YOUR GOAL:
Count the lines in the items below that contain the word "navy". Reply with the number alone.

ITEMS:
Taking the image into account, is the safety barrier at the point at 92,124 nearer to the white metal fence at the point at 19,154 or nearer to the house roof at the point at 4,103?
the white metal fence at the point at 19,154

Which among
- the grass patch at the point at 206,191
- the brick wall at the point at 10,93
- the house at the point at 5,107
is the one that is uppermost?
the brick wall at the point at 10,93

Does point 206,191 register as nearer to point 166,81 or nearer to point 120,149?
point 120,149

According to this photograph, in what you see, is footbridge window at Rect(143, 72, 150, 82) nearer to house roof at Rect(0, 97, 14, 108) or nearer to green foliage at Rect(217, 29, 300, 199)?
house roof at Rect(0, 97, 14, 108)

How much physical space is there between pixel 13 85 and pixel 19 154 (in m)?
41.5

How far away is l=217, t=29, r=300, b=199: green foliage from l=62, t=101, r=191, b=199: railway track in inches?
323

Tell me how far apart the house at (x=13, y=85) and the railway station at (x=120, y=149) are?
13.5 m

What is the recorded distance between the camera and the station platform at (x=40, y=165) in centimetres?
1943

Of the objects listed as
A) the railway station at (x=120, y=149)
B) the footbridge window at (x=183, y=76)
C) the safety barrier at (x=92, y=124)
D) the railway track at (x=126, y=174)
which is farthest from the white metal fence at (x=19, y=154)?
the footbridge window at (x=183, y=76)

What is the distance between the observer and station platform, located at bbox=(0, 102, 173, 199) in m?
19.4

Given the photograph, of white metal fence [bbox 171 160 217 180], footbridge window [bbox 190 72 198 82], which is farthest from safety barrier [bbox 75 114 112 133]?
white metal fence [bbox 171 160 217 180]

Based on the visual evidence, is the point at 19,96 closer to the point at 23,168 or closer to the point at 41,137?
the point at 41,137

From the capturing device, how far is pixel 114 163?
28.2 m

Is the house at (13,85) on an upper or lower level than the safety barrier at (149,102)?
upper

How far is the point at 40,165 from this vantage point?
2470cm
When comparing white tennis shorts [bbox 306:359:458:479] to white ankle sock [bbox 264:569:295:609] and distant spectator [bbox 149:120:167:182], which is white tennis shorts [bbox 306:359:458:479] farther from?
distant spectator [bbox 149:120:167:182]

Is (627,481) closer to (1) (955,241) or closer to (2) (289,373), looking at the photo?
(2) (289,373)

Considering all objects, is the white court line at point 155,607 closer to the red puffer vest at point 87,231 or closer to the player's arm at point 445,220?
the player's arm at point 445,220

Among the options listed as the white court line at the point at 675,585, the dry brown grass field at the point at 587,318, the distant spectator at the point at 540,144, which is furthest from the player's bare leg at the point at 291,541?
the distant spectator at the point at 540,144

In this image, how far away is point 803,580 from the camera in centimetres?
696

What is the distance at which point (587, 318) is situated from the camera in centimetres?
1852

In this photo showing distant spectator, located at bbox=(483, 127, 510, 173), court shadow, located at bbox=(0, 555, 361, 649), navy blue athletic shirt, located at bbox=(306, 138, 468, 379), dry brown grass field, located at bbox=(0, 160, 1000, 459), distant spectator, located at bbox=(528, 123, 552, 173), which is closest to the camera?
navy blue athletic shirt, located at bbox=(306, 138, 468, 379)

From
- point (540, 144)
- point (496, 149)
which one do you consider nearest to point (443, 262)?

PROBLEM SOLUTION:
2